Directions for this task: Collect every line of the entries that contains the word "closer".

Listing:
*****

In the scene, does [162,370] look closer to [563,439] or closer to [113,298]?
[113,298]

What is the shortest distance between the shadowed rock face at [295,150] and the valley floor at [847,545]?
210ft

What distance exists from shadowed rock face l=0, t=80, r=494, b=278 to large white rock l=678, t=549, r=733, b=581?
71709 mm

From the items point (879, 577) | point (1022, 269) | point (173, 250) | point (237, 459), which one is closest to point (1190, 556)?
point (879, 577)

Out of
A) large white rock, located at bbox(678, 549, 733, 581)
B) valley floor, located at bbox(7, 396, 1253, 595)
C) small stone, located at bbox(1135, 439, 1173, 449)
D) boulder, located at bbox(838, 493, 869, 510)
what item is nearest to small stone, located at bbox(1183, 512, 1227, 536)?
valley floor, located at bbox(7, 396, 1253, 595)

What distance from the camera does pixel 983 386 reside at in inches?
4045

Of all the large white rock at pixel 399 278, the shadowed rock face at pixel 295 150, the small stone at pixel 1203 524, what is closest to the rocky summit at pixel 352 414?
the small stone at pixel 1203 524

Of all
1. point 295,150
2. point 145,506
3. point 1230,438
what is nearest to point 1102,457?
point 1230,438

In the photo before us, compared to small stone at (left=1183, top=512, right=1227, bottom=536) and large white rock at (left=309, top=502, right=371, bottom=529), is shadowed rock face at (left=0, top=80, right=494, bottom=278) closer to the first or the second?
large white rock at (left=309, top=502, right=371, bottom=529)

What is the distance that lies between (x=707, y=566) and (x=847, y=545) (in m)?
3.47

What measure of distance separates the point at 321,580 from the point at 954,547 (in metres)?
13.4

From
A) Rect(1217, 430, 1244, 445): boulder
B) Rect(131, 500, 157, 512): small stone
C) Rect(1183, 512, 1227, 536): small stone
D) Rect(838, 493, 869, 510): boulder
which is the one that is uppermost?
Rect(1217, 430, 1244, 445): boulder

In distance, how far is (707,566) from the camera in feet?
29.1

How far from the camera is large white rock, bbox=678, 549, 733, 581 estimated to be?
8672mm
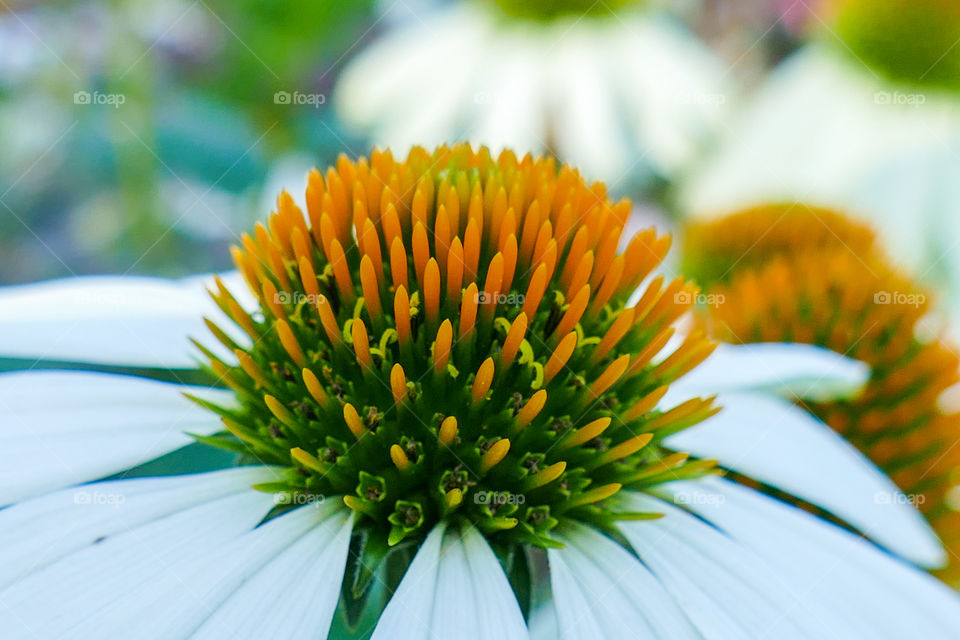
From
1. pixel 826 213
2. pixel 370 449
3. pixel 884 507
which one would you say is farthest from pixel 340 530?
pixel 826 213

*****

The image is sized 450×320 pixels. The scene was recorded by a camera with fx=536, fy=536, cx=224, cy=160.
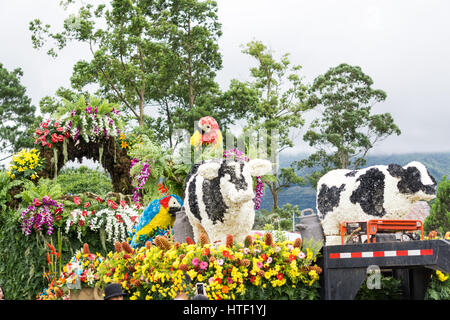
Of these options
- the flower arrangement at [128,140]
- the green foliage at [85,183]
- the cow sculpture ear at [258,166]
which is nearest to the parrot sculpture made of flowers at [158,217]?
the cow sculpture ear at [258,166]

*****

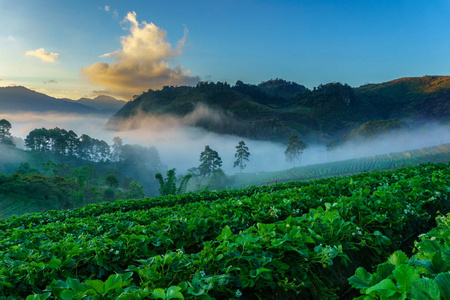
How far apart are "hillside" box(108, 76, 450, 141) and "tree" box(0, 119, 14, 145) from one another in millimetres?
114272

*****

Response:
In the scene, does [162,370] look closer to [563,439] or closer to [113,298]?
In the photo before us, compared to small stone at (left=1183, top=512, right=1227, bottom=536) and large white rock at (left=309, top=502, right=371, bottom=529), is shadowed rock face at (left=0, top=80, right=494, bottom=278) closer to the first or the second?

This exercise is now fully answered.